BEGIN

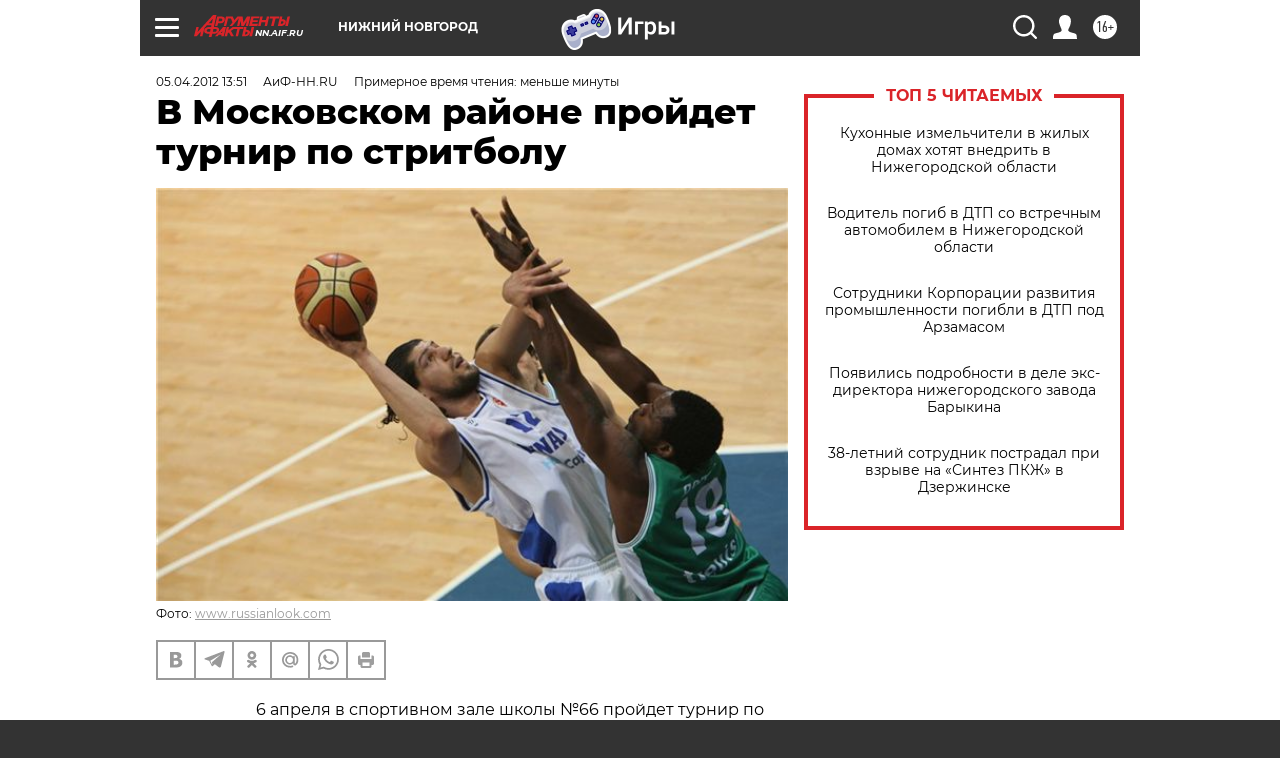

--- FILE ---
content_type: text/html
request_url: https://tns-counter.ru/nc01a**R%3Eundefined*aif_ru/ru/UTF-8/tmsec=aif_ru/426387078***
body_size: -71
content:
CAA5703D69713981X1769027969:CAA5703D69713981X1769027969

--- FILE ---
content_type: application/javascript
request_url: https://smi2.ru/counter/settings?payload=CIyLAhj1u6KSvjM6JDhhNGIyZjNjLWRhOGItNDZlYi1hZDJmLTBlYzRiOWMxYzE3Ng&cb=_callbacks____0mkohku0z
body_size: 1513
content:
_callbacks____0mkohku0z("[base64]");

END

Write every entry out again exactly, images omitted.

Solution for this task →
--- FILE ---
content_type: text/html
request_url: https://tns-counter.ru/nc01a**R%3Eundefined*aif_ru/ru/UTF-8/tmsec=aif_ru/426387078***
body_size: -71
content:
CAA5703D69713981X1769027969:CAA5703D69713981X1769027969

--- FILE ---
content_type: application/javascript
request_url: https://smi2.ru/counter/settings?payload=CIyLAhj1u6KSvjM6JDhhNGIyZjNjLWRhOGItNDZlYi1hZDJmLTBlYzRiOWMxYzE3Ng&cb=_callbacks____0mkohku0z
body_size: 1513
content:
_callbacks____0mkohku0z("[base64]");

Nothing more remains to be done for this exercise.